§ **EXERCISE DETAILS**
Print the range of lines that opens with the line containing "The image has" and closes with the last line of the listing. Include both ends; print nothing more.

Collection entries
----------

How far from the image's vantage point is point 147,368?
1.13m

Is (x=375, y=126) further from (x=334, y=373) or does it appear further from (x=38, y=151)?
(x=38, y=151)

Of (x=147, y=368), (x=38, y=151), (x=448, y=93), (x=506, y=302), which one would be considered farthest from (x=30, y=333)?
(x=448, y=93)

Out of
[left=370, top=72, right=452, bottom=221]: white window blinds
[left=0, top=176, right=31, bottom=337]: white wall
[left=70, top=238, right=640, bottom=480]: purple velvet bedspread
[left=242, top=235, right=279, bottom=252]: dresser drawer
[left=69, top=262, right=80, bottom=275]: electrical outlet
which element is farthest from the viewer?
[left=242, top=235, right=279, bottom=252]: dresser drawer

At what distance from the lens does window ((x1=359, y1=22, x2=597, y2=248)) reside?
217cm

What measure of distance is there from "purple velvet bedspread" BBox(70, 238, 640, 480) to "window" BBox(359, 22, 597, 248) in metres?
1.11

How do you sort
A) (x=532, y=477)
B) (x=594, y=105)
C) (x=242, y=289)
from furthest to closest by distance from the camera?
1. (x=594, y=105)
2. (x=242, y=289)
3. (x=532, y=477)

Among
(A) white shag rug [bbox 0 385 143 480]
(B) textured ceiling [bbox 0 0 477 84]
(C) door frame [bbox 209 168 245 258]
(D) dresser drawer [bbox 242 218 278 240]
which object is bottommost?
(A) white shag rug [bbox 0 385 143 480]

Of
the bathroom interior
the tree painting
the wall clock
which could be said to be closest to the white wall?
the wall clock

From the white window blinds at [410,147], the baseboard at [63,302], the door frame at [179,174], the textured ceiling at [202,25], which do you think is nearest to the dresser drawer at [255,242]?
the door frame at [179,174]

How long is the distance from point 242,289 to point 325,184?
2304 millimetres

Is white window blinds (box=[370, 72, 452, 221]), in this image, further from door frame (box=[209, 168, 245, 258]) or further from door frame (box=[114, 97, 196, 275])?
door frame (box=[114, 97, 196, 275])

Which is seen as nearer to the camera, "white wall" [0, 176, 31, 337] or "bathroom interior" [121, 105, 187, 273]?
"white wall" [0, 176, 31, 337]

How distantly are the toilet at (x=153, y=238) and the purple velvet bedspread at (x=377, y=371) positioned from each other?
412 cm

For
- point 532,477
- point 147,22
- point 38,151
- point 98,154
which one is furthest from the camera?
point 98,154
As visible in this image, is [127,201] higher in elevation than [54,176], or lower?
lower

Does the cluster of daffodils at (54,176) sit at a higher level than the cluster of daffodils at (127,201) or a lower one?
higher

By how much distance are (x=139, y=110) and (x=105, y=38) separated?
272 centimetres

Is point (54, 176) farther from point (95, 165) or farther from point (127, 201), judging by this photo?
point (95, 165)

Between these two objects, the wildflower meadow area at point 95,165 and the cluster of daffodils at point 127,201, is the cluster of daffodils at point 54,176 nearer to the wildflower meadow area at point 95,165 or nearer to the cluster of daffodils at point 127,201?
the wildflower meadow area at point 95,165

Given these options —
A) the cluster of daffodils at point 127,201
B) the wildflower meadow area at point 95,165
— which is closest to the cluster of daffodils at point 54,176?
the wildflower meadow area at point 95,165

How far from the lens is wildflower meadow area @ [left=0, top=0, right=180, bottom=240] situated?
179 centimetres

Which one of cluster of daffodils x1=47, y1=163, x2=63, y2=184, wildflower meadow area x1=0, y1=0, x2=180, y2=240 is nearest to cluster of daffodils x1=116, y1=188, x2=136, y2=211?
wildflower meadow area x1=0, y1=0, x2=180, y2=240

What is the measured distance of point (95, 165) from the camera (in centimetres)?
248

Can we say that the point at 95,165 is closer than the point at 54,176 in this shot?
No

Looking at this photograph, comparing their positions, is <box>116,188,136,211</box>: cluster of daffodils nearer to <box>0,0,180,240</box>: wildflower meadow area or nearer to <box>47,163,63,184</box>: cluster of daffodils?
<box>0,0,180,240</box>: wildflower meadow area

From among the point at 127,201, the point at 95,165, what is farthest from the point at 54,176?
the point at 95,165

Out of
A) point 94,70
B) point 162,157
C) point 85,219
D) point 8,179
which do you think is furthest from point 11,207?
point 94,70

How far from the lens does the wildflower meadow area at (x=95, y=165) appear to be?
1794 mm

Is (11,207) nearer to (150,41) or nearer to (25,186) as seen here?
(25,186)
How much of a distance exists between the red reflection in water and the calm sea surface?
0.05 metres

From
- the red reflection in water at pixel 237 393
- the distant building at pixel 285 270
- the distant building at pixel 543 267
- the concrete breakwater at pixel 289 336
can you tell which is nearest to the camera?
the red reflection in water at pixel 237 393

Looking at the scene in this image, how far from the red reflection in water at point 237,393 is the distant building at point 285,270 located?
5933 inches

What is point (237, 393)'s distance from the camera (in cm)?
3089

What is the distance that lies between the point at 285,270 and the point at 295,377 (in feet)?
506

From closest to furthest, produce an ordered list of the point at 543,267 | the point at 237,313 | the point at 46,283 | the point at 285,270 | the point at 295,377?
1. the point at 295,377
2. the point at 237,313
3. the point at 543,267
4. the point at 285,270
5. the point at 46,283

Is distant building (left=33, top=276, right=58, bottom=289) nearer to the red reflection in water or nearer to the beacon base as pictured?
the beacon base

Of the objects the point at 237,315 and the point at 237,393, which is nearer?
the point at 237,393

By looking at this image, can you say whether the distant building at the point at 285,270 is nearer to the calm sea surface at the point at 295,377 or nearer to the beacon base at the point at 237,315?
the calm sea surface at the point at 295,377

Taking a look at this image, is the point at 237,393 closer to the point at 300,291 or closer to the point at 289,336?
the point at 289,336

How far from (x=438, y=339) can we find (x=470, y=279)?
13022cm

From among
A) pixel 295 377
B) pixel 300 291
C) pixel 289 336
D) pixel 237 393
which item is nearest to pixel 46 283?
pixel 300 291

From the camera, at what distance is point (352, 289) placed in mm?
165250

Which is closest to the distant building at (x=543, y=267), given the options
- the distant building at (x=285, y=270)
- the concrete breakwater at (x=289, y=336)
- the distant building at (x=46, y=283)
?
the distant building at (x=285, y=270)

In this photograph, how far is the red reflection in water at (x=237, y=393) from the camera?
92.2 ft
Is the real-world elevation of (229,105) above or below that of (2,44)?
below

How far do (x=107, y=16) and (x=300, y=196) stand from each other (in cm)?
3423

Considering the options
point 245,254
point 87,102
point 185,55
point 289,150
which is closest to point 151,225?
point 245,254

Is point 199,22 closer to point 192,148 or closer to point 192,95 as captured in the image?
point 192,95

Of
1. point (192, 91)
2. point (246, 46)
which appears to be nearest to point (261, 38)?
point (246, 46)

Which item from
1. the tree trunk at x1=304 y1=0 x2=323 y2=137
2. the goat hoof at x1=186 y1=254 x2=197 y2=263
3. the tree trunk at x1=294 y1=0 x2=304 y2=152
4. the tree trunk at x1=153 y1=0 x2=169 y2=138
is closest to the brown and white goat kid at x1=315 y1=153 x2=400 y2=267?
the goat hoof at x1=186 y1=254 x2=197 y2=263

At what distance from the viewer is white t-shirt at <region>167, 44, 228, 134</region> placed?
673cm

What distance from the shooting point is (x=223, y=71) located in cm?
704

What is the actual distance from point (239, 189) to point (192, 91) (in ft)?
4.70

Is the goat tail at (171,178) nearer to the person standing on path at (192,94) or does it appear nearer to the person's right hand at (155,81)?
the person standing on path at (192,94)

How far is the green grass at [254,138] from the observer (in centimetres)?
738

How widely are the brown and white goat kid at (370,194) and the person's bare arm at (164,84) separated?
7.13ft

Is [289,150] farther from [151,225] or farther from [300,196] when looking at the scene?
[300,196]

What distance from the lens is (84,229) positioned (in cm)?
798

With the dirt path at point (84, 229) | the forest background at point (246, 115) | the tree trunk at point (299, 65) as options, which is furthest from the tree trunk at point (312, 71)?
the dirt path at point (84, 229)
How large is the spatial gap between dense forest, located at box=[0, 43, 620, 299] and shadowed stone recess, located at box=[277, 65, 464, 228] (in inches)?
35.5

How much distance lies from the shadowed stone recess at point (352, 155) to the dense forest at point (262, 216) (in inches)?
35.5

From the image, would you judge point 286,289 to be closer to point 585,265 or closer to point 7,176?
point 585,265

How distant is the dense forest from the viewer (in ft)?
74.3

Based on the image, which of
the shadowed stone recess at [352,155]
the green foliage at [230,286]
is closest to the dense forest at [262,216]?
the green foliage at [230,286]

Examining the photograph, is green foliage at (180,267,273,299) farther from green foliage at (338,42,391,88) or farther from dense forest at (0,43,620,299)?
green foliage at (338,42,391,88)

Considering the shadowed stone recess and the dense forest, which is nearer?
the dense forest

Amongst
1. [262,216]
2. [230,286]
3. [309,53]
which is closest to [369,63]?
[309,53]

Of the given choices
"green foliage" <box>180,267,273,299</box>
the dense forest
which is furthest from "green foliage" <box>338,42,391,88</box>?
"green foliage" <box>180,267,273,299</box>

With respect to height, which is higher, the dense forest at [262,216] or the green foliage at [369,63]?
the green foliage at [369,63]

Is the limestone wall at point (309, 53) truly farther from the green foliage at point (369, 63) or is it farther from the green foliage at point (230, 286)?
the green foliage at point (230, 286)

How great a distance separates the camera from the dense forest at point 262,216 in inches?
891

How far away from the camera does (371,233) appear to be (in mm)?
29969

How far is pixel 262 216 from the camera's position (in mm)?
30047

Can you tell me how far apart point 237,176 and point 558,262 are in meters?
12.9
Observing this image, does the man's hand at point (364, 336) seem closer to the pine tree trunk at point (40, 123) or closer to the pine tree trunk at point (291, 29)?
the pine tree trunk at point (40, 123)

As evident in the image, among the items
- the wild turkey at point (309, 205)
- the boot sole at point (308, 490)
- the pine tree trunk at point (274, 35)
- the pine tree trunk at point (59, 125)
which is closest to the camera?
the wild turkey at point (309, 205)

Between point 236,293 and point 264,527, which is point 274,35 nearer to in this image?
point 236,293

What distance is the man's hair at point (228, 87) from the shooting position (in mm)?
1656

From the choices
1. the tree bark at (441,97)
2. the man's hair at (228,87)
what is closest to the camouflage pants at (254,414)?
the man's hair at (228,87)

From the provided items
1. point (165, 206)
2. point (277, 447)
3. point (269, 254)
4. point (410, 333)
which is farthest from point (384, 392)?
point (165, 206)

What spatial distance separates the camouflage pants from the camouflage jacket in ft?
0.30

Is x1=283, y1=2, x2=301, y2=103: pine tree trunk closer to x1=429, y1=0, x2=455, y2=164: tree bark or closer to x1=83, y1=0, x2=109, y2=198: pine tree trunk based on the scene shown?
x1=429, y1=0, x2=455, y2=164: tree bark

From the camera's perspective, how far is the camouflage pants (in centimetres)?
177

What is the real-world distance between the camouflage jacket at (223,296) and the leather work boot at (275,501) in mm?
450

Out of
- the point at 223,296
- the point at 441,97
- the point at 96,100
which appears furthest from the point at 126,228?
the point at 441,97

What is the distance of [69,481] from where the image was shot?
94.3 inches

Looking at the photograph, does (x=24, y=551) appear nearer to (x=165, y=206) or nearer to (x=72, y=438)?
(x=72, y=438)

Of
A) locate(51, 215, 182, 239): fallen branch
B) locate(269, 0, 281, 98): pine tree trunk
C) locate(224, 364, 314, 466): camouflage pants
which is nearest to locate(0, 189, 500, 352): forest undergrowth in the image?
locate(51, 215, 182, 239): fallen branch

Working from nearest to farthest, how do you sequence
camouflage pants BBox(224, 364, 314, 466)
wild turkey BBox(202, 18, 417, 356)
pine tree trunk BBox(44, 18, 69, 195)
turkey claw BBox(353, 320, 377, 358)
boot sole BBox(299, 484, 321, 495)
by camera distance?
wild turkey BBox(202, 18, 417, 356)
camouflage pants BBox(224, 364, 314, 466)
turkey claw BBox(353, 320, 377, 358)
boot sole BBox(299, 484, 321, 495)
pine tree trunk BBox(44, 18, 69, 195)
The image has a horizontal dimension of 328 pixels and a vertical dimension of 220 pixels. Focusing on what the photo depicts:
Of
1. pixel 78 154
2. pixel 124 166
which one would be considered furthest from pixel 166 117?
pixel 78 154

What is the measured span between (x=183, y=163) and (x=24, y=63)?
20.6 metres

----------

§ **TASK SOLUTION**
The image has a horizontal dimension of 328 pixels and a vertical dimension of 220 pixels. Focusing on what the photo depicts:
Of
1. pixel 78 154
2. pixel 124 166
which one would be considered furthest from pixel 166 117?
pixel 78 154

What is the measured span between (x=183, y=163) and (x=24, y=63)?
20.6 metres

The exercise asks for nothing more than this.